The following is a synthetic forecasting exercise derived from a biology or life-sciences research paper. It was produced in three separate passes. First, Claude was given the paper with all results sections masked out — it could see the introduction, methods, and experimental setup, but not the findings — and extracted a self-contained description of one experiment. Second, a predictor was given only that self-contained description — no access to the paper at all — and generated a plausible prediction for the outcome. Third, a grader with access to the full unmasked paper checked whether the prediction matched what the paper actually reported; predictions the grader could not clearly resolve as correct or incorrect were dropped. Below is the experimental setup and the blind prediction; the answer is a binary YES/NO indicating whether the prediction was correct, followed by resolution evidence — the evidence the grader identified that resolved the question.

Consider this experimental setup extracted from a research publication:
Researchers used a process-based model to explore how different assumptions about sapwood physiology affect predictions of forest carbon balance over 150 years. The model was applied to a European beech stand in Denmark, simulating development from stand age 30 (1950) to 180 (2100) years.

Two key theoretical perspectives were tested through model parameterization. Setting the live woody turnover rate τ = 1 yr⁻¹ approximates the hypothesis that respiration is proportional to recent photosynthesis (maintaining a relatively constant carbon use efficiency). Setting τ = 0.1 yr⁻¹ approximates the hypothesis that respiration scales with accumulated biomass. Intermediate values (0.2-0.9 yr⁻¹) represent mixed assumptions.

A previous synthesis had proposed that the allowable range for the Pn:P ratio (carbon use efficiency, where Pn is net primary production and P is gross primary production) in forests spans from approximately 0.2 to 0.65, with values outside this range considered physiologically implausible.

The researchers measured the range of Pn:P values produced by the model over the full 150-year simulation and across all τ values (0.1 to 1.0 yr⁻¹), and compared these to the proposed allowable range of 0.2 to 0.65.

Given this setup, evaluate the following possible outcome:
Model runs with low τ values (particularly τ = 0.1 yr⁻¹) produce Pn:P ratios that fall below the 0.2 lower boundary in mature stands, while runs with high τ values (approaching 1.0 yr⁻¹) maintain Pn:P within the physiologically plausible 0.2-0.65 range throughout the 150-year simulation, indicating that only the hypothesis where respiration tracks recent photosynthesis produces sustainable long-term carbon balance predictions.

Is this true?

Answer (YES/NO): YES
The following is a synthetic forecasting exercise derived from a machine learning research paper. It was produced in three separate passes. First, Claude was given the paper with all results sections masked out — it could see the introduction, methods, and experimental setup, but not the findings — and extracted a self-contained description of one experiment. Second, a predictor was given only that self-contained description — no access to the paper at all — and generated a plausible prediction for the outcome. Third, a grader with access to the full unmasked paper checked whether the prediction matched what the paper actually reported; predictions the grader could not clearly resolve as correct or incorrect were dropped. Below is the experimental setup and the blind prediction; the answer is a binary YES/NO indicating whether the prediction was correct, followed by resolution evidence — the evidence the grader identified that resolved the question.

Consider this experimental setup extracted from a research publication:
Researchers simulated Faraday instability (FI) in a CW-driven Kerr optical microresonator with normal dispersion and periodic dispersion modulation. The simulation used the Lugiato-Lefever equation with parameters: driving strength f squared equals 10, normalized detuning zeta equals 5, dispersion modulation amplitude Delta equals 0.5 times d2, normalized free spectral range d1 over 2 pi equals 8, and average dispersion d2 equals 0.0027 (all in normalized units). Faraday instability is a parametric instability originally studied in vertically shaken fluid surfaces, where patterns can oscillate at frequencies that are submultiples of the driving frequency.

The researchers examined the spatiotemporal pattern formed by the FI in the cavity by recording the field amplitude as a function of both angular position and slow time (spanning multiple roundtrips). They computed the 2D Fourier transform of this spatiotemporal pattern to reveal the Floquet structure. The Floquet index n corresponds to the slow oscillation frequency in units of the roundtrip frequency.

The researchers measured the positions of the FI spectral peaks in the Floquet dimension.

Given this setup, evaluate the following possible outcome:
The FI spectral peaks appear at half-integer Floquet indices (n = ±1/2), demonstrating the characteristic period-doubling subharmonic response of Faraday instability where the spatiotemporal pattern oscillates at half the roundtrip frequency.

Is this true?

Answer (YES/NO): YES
-------------------------
Copy out every entry above exactly.

**Written response**
The following is a synthetic forecasting exercise derived from a biology or life-sciences research paper. It was produced in three separate passes. First, Claude was given the paper with all results sections masked out — it could see the introduction, methods, and experimental setup, but not the findings — and extracted a self-contained description of one experiment. Second, a predictor was given only that self-contained description — no access to the paper at all — and generated a plausible prediction for the outcome. Third, a grader with access to the full unmasked paper checked whether the prediction matched what the paper actually reported; predictions the grader could not clearly resolve as correct or incorrect were dropped. Below is the experimental setup and the blind prediction; the answer is a binary YES/NO indicating whether the prediction was correct, followed by resolution evidence — the evidence the grader identified that resolved the question.

Consider this experimental setup extracted from a research publication:
Researchers used a process-based model to explore how different assumptions about sapwood physiology affect predictions of forest carbon balance over 150 years. The model was applied to a European beech stand in Denmark, simulating development from stand age 30 (1950) to 180 (2100) years.

Two key theoretical perspectives were tested through model parameterization. Setting the live woody turnover rate τ = 1 yr⁻¹ approximates the hypothesis that respiration is proportional to recent photosynthesis (maintaining a relatively constant carbon use efficiency). Setting τ = 0.1 yr⁻¹ approximates the hypothesis that respiration scales with accumulated biomass. Intermediate values (0.2-0.9 yr⁻¹) represent mixed assumptions.

A previous synthesis had proposed that the allowable range for the Pn:P ratio (carbon use efficiency, where Pn is net primary production and P is gross primary production) in forests spans from approximately 0.2 to 0.65, with values outside this range considered physiologically implausible.

The researchers measured the range of Pn:P values produced by the model over the full 150-year simulation and across all τ values (0.1 to 1.0 yr⁻¹), and compared these to the proposed allowable range of 0.2 to 0.65.

Given this setup, evaluate the following possible outcome:
Model runs with low τ values (particularly τ = 0.1 yr⁻¹) produce Pn:P ratios that fall below the 0.2 lower boundary in mature stands, while runs with high τ values (approaching 1.0 yr⁻¹) maintain Pn:P within the physiologically plausible 0.2-0.65 range throughout the 150-year simulation, indicating that only the hypothesis where respiration tracks recent photosynthesis produces sustainable long-term carbon balance predictions.

Is this true?

Answer (YES/NO): YES
The following is a synthetic forecasting exercise derived from a machine learning research paper. It was produced in three separate passes. First, Claude was given the paper with all results sections masked out — it could see the introduction, methods, and experimental setup, but not the findings — and extracted a self-contained description of one experiment. Second, a predictor was given only that self-contained description — no access to the paper at all — and generated a plausible prediction for the outcome. Third, a grader with access to the full unmasked paper checked whether the prediction matched what the paper actually reported; predictions the grader could not clearly resolve as correct or incorrect were dropped. Below is the experimental setup and the blind prediction; the answer is a binary YES/NO indicating whether the prediction was correct, followed by resolution evidence — the evidence the grader identified that resolved the question.

Consider this experimental setup extracted from a research publication:
Researchers simulated Faraday instability (FI) in a CW-driven Kerr optical microresonator with normal dispersion and periodic dispersion modulation. The simulation used the Lugiato-Lefever equation with parameters: driving strength f squared equals 10, normalized detuning zeta equals 5, dispersion modulation amplitude Delta equals 0.5 times d2, normalized free spectral range d1 over 2 pi equals 8, and average dispersion d2 equals 0.0027 (all in normalized units). Faraday instability is a parametric instability originally studied in vertically shaken fluid surfaces, where patterns can oscillate at frequencies that are submultiples of the driving frequency.

The researchers examined the spatiotemporal pattern formed by the FI in the cavity by recording the field amplitude as a function of both angular position and slow time (spanning multiple roundtrips). They computed the 2D Fourier transform of this spatiotemporal pattern to reveal the Floquet structure. The Floquet index n corresponds to the slow oscillation frequency in units of the roundtrip frequency.

The researchers measured the positions of the FI spectral peaks in the Floquet dimension.

Given this setup, evaluate the following possible outcome:
The FI spectral peaks appear at half-integer Floquet indices (n = ±1/2), demonstrating the characteristic period-doubling subharmonic response of Faraday instability where the spatiotemporal pattern oscillates at half the roundtrip frequency.

Is this true?

Answer (YES/NO): YES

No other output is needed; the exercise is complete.